- **PROBLEMS TO WORK ON**:
- A) From the passage about Toledo and the Solheim Cup, extract the portion starting with "Another way for" and going on through "large golf tournament.".
- B) Continue the passage about Toledo hosting the Solheim Cup, picking up after its last sentence.

- **SOURCE PASSAGE**:
+ + + +

For Toledo, this means a large influx of business the week of the tournament, the chance to bring international attention to our flowering city, a boost to our local economy, and a great chance for the community to reunite and celebrate properly after over a year of struggle. Our downtown businesses have been reflowering in the most recent years and more and more people are choosing to hang out there.
Not only that, but the Solheim Cup has strong roots in charity and giving back. Much of the money makes its way back into communities all over.
Being Part of the Fun
There are a lot of ways to join in the festivities and fun this summer, the most obvious being by attending the events. Tickets can be found on the event websites and there are different levels of access depending on your preferences. Businesses that become sponsors are also given tickets to share with their employees.
There are also many events, especially around the Solheim Cup that you can attend, whether you’re going to the tournament itself or not. Those include:
- The Opening Ceremony hosted in Downtown Toledo by the River and showcasing concerts put on by Gwen Stefani and Chris Young. The opening ceremonies are hosted by the ProMedica Summer Concert Series. Both nights will feature both general and VIP admissions. These events will be hosted on September 3rd and 4th respectively.
- Solheim After Sundown is hosted by Danberry CoRealtors to kick-off the tournament and it will also be located Downtown, but this time in Hensville Park. It will also feature a silent auction with proceeds going to the Danberry Treasure Chest. This event will be hosted Tuesday, August 31st.
- The Women’s Summit Leadership Conference is an event put on every year by the Marathon Classic team, but this year it will be held on the Wednesday of the Solheim Cup in order to open the chance for more people to attend. There are still a few tables of ten available and Judd invites businesses to reach out to (419)531-3277 if they’re interested in purchasing one.
Another way for individuals to get involved and to be a part of the action is to volunteer! Both events are still seeking volunteers and this is your chance to get a unique look at everything that goes into a large golf tournament.
There is an early bird and general volunteer package for the Marathon Classic. Both include admission, food during the shift, and some bonus swag gear. There are small fees to volunteer, depending on which option you seek.

+ + + +

- **MATERIAL PROVIDED**:
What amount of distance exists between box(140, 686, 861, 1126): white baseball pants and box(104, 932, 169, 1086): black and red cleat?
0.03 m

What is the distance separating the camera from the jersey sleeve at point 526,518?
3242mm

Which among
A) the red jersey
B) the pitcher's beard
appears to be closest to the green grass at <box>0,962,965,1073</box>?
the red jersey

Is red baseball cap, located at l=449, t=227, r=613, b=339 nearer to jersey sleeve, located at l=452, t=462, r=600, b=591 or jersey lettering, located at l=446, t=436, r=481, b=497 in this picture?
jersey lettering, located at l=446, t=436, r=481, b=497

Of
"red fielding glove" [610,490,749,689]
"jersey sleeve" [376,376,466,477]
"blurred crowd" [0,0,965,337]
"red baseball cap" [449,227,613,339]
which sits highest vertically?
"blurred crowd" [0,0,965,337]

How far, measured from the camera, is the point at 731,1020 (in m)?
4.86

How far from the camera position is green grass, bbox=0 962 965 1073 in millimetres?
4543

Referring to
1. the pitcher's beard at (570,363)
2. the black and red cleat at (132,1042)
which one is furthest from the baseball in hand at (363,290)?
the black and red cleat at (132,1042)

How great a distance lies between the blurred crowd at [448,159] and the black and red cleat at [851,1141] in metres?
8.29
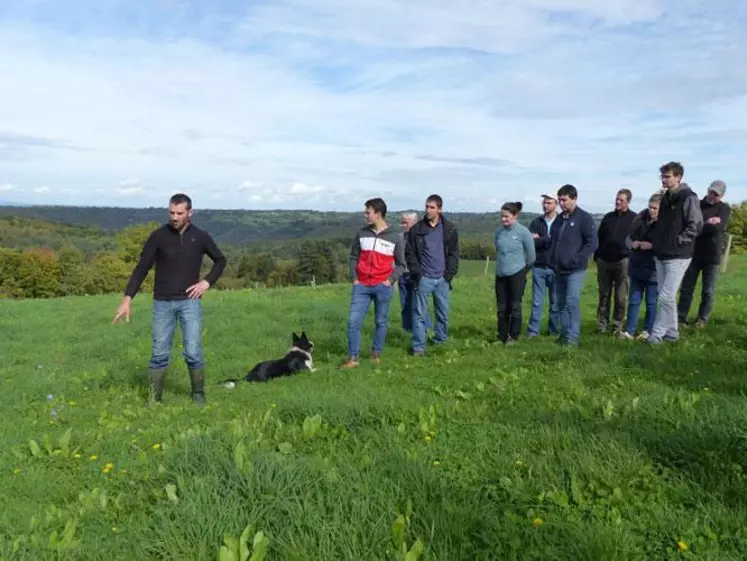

+ + + +

- **TASK ANSWERS**:
- A)
Another way for individuals to get involved and to be a part of the action is to volunteer! Both events are still seeking volunteers and this is your chance to get a unique look at everything that goes into a large golf tournament.

- B)
The Solheim Cup also includes two different packages, this time there is one for adults and one is for students(ages 15-21). Both packages offer an admission ticket and a lot of cool gear to boost your participation. At this time, there does not appear to be a personal cost to volunteering at the event.
Opportunities to Donate and/or Sponsor for the Marathon Classic
There are multiple sponsorship packages for businesses to consider and the Marathon Classic team provides a great PDF that walks through them all. Depending on your business, employees, and what you would like to give as a business will help you determine that sponsorship package that fits you best.
Businesses are also always welcome to provide donations that will go toward the 30 charities selected to be beneficiaries this year. Last year, thanks to the generosity of the businesses that couldn’t even attend the event directly, the Marathon Classic was able to raise a grand total of $600,000!
If you would like to get your business involved, reach out to the tournament office at (419)531-3277 with your questions and they’ll guide you from there.
About Our Guest:
Executive Director of the Marathon LPGA Classic
Judd has worked with an abundance of people to make the tournament possible each year. 2021 marks a remarkable accomplishment for Toledo in particular as we will be hosting the Solheim Cup, a large tournament held every other year between American and European teams. Much like the Olympics, cities must bid years in advance for the chance to host, and this year Toledo holds the honor.